American medical negligence payouts can be enormous, and the whole healthcare system is struggling at the moment, along with the rest of the economy. A multi-million (or multi-billion) dollar payout from Planned Parenthood would probably bankrupt the organisation.

Here in the UK, the German manufacturers of the morning-sickness drug Thalidomide were forced into a nearly bankrupting pay-out for all the children who were born with missing limbs as a result. Yet the medical profession are carrying out a procedure which was developed and honed in illegal back-street butchers for most of its’ history, which is one of the most violent forms of surgery imaginable, and they seem to escape any kind of scrutiny. Get any abortionist under oath and they will tell you the risks involved in the procedure. They’ll probably also be forced to reveal that the only reason they’re doing that job is because they can’t get any other medical appointment with their poor record and qualifications.

What do people think? Is this idea worth pursuing?
 
Unfortunately, you’re not really talking about a class-action suit here. While you could file such a suit against a particular provider with enough complainants, it would likely be dismissed.

Beyond that, such a suit wouldn’t do anything directly to stop abortion. Best case scenario, it would raise practitioner’s malpractice insurance rates, until they institute a specific strategy to ensure informed consent of the possible psychological harms.

(Records provided)
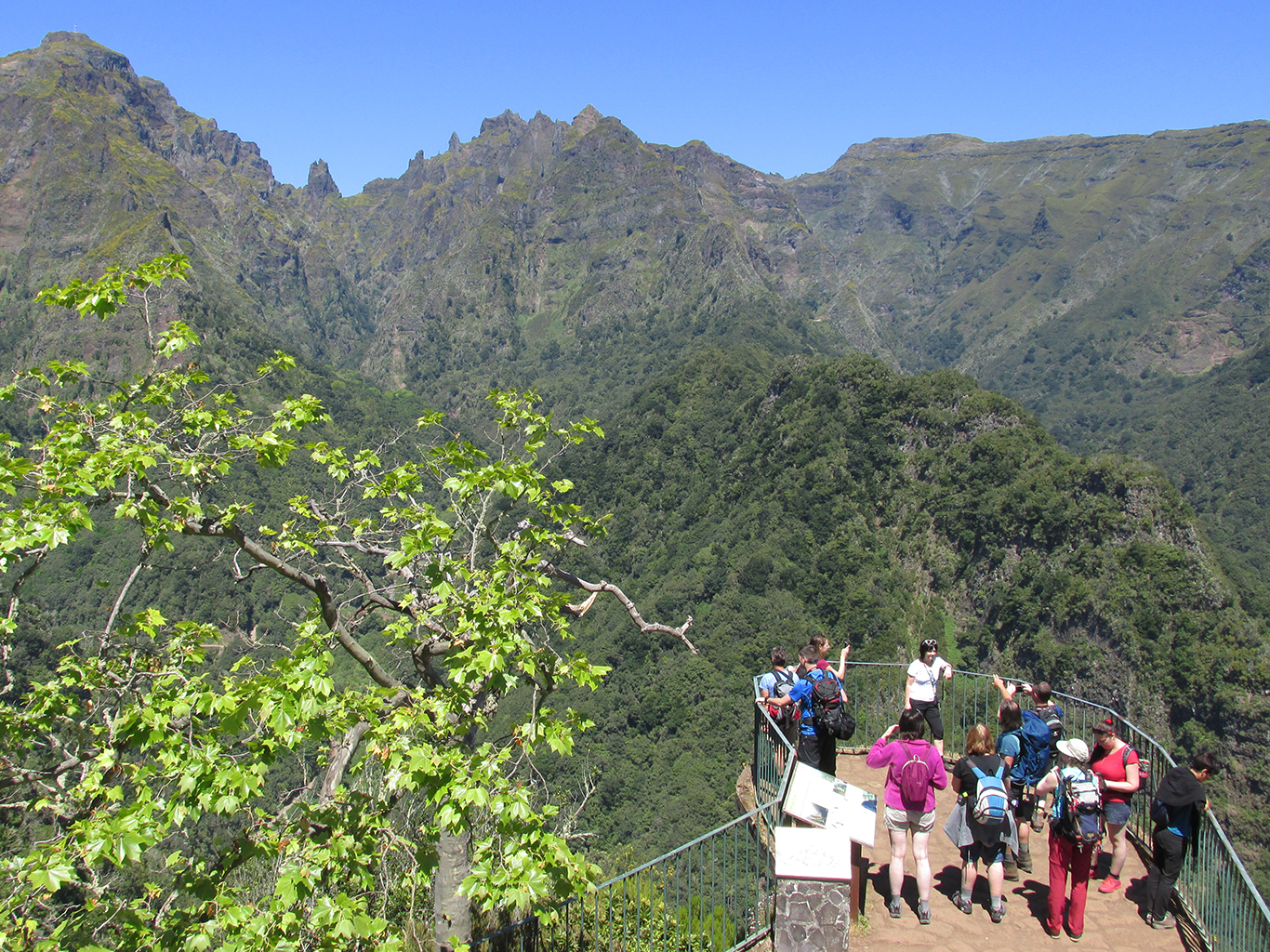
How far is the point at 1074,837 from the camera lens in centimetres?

--

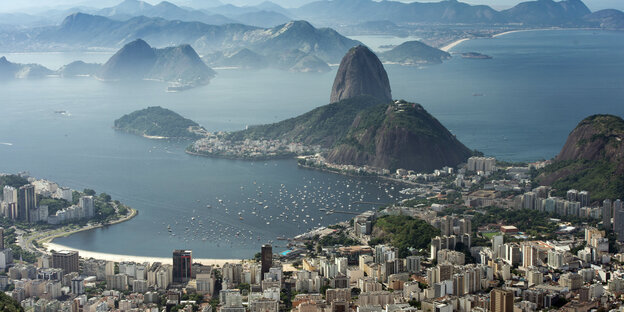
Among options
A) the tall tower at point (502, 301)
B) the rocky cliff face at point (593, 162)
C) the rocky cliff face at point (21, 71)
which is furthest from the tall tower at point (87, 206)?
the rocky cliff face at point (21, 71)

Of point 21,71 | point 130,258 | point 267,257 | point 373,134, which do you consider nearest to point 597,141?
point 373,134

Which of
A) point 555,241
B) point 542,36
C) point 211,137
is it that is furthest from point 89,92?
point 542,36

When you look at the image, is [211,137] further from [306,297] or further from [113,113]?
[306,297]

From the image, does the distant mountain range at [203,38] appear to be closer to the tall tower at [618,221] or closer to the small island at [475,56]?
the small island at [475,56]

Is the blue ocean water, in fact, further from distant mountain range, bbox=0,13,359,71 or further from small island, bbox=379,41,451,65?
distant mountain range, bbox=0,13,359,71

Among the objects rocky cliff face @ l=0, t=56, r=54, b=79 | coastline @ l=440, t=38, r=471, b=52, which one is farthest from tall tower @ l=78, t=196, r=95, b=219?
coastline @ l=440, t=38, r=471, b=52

(Assigned task A) Decide whether each statement agrees with the passage on suing abortion providers, answering yes or no and quoting the deciding words. (i) The makers of Thalidomide were German. (ii) A class-action suit against a particular provider would probably succeed. (iii) In the best case, such a suit would lower practitioners' malpractice insurance rates.
(Assigned task B) In the passage on suing abortion providers, what kind of drug is Thalidomide called?

(Final answer A)
(i) Yes: "the German manufacturers of the morning-sickness drug Thalidomide"
(ii) No: "it would likely be dismissed"
(iii) No: "it would raise practitioner’s malpractice insurance rates"

(Final answer B) A morning-sickness drug.